- [EXERCISE TASK] Give again, word for word, only the lines from the one containing "How widely are" through the final line.

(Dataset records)
+-------+
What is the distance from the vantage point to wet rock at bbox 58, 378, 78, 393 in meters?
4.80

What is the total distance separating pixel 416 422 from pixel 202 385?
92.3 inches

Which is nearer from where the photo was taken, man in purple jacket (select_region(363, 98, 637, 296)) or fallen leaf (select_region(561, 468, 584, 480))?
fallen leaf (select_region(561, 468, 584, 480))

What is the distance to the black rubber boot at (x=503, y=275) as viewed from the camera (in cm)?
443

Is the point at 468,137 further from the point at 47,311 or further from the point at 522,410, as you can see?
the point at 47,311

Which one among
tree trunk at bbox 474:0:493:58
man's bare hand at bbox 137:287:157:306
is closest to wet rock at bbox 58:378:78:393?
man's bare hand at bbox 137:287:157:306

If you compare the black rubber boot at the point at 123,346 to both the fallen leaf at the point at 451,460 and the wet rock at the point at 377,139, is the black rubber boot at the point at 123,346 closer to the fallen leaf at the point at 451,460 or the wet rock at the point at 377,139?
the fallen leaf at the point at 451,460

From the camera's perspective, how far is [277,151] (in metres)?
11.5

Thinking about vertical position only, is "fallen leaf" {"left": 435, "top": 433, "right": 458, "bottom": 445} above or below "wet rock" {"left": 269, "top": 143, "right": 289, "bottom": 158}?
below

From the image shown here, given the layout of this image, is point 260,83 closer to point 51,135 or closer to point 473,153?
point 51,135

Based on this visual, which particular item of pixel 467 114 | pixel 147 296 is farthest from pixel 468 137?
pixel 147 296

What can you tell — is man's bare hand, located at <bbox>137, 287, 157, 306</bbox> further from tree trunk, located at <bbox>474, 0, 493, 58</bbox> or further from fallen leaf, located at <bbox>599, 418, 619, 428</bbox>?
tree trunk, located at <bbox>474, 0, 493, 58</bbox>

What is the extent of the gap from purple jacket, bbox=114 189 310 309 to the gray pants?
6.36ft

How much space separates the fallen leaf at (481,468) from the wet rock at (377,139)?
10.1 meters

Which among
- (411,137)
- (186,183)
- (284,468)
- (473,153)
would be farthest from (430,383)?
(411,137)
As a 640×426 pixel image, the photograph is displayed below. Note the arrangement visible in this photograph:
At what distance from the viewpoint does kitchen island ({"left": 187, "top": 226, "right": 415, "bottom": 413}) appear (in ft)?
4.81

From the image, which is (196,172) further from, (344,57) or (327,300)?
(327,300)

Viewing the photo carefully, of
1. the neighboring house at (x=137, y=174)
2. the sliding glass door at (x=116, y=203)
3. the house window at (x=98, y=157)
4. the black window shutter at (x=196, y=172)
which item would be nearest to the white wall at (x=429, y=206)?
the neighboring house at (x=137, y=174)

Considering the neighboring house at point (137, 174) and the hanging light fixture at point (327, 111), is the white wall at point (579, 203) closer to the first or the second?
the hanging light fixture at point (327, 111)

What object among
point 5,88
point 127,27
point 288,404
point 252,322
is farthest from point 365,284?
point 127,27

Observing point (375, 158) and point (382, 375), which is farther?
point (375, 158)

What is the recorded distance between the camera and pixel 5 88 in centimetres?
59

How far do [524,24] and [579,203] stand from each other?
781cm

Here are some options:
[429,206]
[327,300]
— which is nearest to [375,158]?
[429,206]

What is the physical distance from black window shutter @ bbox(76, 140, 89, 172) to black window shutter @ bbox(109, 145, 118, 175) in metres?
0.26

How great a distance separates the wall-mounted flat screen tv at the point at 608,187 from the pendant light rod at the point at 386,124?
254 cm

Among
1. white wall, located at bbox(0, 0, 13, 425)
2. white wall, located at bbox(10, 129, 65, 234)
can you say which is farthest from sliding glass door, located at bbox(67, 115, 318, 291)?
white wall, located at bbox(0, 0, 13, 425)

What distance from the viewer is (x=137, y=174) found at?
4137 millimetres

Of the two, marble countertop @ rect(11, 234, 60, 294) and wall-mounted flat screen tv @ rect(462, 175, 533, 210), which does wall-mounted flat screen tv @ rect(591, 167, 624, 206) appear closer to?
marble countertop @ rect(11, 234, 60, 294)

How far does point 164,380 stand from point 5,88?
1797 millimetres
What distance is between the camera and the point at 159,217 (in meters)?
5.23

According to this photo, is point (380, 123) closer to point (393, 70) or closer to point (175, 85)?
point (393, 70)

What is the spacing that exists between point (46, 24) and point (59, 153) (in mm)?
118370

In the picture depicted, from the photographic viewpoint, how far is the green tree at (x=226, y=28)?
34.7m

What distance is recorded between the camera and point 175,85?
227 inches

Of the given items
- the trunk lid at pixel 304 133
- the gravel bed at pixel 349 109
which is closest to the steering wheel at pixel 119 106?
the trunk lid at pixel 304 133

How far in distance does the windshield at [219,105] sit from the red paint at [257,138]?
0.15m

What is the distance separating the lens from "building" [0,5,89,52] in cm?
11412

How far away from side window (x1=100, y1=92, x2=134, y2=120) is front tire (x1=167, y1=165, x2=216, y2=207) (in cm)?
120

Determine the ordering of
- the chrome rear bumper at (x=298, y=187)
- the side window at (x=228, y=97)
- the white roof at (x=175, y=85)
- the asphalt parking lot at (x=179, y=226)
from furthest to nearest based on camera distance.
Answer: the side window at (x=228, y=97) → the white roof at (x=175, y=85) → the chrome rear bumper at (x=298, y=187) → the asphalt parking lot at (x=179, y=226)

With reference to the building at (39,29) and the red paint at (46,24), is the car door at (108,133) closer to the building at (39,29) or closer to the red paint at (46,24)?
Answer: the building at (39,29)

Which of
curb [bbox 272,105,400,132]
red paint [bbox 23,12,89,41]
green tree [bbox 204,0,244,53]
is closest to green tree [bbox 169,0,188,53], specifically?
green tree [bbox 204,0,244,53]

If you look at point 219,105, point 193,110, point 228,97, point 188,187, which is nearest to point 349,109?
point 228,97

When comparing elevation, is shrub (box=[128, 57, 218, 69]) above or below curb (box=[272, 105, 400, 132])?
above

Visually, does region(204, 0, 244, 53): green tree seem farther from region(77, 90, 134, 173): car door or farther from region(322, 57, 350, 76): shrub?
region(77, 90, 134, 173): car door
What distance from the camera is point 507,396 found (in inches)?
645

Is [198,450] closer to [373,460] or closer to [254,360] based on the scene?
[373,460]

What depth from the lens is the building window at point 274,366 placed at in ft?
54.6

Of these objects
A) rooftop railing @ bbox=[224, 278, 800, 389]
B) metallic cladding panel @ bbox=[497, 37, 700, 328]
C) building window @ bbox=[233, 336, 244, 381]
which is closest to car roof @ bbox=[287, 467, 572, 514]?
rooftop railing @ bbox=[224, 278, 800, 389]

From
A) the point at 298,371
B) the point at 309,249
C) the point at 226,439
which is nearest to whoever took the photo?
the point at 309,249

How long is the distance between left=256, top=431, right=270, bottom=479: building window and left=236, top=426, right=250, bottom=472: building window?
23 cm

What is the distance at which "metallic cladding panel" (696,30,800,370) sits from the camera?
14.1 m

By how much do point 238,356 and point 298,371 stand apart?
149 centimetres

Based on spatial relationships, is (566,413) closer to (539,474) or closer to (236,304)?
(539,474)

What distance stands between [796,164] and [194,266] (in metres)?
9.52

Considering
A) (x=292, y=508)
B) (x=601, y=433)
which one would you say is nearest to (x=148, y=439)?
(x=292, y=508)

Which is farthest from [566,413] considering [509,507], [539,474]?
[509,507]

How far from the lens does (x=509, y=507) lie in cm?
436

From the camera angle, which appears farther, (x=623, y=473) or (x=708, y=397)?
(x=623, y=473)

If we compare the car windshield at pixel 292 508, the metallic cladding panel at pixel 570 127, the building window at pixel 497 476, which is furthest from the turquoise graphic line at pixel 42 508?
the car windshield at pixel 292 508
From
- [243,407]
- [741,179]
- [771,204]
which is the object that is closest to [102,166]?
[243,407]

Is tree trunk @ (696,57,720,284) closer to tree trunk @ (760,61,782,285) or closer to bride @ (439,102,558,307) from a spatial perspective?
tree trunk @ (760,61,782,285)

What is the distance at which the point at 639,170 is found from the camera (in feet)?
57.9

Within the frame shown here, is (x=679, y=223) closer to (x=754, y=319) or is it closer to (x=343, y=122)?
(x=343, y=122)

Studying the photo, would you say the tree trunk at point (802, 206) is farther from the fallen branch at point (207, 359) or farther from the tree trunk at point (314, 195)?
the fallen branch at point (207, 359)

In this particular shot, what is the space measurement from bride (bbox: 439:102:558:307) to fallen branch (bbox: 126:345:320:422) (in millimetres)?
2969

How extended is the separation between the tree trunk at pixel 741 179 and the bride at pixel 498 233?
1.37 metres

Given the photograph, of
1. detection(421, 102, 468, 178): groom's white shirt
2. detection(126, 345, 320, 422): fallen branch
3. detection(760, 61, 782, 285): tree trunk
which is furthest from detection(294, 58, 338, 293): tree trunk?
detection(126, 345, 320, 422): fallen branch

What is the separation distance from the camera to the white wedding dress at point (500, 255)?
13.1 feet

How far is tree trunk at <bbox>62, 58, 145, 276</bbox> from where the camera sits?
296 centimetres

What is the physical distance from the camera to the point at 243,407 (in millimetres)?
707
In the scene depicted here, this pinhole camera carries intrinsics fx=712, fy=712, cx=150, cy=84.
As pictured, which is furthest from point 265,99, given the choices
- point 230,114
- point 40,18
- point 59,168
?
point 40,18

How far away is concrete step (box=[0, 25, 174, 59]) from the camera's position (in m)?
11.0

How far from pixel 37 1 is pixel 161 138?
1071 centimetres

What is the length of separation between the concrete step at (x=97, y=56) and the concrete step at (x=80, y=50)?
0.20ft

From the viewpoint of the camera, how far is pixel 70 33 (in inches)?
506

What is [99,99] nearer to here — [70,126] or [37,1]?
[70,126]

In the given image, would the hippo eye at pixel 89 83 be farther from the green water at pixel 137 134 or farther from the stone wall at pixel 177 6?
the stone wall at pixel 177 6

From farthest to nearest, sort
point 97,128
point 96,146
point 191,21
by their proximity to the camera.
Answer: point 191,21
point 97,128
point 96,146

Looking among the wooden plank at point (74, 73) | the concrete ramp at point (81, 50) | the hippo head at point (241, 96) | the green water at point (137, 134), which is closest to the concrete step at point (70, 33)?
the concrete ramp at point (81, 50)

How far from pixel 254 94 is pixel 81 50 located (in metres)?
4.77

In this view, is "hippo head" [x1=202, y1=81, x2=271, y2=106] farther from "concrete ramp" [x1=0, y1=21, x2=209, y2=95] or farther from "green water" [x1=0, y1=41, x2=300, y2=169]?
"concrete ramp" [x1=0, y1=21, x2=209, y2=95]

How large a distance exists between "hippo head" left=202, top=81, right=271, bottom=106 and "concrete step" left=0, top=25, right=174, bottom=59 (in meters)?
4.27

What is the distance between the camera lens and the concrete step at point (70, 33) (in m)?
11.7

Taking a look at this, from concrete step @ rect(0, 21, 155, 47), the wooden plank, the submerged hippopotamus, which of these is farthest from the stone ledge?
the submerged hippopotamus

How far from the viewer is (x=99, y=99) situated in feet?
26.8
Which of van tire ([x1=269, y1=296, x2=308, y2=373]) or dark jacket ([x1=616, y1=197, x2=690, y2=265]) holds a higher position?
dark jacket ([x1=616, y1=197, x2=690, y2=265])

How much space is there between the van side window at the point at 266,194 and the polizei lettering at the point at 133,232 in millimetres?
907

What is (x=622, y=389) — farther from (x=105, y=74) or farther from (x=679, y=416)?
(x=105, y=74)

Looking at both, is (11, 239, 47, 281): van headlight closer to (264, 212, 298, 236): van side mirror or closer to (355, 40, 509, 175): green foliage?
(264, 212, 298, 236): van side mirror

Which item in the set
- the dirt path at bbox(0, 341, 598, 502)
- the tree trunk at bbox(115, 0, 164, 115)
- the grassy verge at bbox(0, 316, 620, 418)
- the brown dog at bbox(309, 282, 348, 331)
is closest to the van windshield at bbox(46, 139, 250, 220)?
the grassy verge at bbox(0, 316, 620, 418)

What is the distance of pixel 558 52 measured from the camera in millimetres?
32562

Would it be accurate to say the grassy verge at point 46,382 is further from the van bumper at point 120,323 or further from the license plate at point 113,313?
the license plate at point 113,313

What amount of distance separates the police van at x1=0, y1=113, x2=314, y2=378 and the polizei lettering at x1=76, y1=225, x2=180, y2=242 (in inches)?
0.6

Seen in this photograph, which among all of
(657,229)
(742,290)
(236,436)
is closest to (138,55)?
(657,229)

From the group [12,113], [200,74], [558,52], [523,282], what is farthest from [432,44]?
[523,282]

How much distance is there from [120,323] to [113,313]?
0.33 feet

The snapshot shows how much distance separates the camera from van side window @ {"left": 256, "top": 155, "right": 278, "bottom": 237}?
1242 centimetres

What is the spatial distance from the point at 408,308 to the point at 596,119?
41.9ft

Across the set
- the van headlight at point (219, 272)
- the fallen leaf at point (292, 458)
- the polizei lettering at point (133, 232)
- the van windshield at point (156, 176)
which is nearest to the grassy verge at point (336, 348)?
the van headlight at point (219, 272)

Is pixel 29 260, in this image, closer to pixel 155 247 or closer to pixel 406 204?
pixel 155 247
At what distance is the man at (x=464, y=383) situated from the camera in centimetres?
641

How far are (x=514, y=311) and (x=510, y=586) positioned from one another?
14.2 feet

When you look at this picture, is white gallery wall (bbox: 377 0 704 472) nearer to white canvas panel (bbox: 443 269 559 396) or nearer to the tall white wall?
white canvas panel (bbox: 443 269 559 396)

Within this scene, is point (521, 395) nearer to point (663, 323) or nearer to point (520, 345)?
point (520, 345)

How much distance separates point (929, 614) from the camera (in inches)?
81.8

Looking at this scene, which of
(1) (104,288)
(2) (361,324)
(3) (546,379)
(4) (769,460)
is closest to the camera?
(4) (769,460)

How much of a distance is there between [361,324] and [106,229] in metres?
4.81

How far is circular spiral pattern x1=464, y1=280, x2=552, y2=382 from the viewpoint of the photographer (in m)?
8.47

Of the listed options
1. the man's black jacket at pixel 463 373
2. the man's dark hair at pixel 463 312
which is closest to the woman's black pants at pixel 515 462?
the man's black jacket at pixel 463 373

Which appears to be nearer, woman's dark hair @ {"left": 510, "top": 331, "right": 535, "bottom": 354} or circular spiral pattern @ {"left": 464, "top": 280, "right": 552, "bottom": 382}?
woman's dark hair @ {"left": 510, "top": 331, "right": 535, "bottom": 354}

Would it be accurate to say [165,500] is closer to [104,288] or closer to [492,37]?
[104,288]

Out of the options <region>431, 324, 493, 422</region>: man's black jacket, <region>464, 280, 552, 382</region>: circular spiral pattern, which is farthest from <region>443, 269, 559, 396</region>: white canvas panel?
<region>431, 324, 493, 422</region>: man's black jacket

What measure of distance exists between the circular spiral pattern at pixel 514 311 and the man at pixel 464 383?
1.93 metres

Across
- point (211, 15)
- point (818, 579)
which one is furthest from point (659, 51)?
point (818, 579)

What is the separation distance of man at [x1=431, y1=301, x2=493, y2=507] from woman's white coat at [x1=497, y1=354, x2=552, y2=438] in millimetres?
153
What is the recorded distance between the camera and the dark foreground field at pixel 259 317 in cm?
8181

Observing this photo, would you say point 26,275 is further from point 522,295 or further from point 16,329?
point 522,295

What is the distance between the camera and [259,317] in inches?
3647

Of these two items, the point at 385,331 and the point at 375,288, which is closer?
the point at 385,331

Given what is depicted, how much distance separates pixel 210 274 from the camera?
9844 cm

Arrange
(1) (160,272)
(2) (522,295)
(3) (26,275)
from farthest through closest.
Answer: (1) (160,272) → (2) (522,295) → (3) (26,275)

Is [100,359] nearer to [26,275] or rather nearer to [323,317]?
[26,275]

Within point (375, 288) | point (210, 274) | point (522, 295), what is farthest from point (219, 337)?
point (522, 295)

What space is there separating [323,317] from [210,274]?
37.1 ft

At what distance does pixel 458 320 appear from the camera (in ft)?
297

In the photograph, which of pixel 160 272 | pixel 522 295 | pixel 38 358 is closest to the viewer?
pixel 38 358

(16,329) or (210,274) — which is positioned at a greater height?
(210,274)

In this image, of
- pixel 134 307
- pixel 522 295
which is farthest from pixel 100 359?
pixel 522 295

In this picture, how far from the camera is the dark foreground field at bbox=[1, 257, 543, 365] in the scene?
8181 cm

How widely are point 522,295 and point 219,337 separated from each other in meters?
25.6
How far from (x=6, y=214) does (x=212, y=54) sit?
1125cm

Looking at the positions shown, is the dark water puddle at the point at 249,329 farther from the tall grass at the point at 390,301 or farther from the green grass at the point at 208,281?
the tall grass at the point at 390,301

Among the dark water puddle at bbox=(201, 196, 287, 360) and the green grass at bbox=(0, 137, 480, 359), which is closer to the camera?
+-------+
- [ANSWER BELOW]
How widely are point 522,295 and point 219,337 separated from each other in meters?
25.6
How far from (x=6, y=214) does (x=212, y=54) sit?
1125cm

Looking at the positions shown, is the dark water puddle at the point at 249,329 farther from the tall grass at the point at 390,301 or farther from the green grass at the point at 208,281?
the tall grass at the point at 390,301

Among the dark water puddle at bbox=(201, 196, 287, 360) and the green grass at bbox=(0, 137, 480, 359), which is closer to the camera?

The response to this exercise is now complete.